"It's never ending and overwhelmingly difficult": A Mixed-Methods Survey of the Impact of Caregiving for a Loved One With an Eating Disorder in New Zealand

Abstract

BACKGROUND: Caregivers of people with eating disorders (EDs) often support refeeding, behavioural monitoring, and co-ordinate therapeutic and medical appointments. Available support is often focused on the person with the ED and rarely on the caregiver. This study examined the impact of caregiving in New Zealand (NZ). METHODS: Current and previous caregivers completed an online, anonymous survey exploring their experience of caregiving and its psychological impact using the Depression, Anxiety, and Stress Scale (DASS-21), the Eating Disorders Symptom Impact Scale (EDSIS), and questions about the long-term impact of caregiving on caregivers' mental health. A comparison was made with data on Australian caregivers. RESULTS: Current caregivers reported higher levels of depression and stress than those not currently caregiving, as well as higher levels of depressive symptoms than Australian caregivers.
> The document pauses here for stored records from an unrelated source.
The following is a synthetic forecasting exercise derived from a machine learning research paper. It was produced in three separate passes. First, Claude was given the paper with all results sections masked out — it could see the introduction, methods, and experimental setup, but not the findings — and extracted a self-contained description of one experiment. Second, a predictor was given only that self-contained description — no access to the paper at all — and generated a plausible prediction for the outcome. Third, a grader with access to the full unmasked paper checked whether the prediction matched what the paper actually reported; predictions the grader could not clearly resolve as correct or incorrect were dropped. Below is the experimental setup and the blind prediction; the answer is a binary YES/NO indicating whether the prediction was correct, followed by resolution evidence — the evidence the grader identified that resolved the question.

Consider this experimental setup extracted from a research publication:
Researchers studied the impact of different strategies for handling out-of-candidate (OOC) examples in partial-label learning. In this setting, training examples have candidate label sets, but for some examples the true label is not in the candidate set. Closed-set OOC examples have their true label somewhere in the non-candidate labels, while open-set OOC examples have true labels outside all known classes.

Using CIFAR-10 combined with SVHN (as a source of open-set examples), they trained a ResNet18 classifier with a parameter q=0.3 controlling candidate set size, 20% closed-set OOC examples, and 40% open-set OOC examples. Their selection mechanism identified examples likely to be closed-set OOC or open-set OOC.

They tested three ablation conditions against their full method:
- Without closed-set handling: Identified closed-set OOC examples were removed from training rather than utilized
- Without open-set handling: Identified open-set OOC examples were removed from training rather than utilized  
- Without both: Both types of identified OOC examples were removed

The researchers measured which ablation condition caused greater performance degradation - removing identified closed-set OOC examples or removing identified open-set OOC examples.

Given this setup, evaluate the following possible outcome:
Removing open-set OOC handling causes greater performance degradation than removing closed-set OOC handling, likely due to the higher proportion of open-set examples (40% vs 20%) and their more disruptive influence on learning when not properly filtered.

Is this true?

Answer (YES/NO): NO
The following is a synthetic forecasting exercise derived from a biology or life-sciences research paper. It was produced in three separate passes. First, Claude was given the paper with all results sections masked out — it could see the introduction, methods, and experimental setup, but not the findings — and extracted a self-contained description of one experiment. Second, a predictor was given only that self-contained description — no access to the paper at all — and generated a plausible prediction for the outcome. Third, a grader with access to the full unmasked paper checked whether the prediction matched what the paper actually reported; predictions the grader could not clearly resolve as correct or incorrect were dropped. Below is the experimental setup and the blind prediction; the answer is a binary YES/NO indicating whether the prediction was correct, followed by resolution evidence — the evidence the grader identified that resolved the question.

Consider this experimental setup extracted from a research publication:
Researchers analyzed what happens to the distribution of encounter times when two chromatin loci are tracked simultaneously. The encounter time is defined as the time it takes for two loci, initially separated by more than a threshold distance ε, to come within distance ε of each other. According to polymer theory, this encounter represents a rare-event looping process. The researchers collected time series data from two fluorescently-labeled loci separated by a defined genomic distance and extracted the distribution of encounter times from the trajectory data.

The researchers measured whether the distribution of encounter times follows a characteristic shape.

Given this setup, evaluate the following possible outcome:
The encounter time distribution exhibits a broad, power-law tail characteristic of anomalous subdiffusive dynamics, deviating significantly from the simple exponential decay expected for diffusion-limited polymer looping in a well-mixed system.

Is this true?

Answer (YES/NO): NO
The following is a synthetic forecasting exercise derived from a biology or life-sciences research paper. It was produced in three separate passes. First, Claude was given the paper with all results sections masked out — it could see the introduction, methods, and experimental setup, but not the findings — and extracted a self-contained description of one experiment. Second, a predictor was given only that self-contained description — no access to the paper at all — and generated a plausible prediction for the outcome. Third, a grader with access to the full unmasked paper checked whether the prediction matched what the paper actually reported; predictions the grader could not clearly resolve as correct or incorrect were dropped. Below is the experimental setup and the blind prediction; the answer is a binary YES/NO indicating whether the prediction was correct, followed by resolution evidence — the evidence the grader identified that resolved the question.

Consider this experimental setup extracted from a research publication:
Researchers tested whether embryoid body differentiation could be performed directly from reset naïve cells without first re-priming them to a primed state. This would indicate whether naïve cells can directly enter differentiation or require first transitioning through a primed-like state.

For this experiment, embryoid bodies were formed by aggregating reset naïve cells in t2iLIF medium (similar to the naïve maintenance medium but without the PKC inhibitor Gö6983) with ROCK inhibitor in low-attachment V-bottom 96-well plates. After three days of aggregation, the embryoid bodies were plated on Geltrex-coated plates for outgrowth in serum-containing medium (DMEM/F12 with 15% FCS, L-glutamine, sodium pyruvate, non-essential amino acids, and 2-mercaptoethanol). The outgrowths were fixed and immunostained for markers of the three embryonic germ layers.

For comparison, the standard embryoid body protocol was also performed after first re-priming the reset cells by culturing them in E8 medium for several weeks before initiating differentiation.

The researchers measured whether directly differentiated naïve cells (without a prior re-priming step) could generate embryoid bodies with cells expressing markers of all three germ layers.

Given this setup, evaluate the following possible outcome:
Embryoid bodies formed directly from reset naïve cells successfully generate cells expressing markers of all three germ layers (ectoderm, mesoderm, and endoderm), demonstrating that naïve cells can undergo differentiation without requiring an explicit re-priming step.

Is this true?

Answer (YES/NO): NO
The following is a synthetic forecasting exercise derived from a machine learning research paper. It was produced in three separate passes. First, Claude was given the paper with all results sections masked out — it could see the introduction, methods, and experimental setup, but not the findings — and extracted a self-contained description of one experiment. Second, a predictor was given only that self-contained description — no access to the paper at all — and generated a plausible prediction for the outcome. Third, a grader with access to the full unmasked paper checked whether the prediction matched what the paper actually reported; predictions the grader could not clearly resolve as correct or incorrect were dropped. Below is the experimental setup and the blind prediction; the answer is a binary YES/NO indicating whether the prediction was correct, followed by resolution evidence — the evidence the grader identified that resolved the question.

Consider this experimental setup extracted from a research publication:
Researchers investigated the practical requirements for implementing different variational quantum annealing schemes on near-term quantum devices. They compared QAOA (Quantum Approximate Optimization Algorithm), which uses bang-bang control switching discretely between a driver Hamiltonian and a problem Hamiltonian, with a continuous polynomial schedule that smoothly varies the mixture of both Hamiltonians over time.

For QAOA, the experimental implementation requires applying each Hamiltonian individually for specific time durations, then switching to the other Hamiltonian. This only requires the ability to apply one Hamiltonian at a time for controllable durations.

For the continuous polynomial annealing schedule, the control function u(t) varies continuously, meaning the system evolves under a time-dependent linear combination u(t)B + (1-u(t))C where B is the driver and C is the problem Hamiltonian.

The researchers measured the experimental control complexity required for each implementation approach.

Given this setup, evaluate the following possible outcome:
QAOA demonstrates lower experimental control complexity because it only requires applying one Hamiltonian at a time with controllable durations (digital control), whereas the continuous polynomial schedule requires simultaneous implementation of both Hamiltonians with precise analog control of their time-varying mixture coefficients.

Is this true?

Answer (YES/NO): YES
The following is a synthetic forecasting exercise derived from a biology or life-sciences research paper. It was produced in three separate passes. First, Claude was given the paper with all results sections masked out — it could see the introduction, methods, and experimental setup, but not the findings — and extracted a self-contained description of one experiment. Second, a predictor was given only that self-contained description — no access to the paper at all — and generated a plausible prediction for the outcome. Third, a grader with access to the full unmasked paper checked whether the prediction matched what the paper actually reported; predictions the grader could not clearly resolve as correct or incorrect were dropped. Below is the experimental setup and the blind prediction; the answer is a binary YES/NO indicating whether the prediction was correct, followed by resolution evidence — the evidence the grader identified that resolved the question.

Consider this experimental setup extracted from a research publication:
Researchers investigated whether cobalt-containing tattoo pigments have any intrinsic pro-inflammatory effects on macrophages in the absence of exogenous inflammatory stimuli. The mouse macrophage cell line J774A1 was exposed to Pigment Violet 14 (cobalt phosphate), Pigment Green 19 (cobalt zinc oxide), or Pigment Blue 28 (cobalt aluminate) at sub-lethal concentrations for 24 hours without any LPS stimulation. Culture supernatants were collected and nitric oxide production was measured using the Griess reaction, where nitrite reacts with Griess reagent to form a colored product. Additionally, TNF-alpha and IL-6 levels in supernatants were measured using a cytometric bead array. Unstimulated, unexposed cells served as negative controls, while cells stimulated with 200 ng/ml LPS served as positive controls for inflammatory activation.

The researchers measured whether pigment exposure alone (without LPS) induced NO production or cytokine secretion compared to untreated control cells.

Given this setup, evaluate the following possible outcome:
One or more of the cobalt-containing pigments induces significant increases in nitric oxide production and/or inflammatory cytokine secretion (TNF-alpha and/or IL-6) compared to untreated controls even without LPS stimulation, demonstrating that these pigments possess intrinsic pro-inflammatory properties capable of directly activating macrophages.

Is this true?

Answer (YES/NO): YES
The impact of ED symptoms were also generally higher in NZ participants compared with Australian caregivers.The perceived impact of the ED was associated with the psychological distress experienced by caregivers with greater impact being linked to more distress. Of those whose loved ones were in recovery, more than 25% experienced ongoing post-traumatic symptoms related to their caregiving experience. CONCLUSION: NZ caregivers reported ongoing effects related to caregiving even when the person with the ED had recovered. NZ caregivers experience a high level of distress and burden that can persist once recovery is achieved. Comprehensive ED support should include interventions to improve caregivers' wellbeing.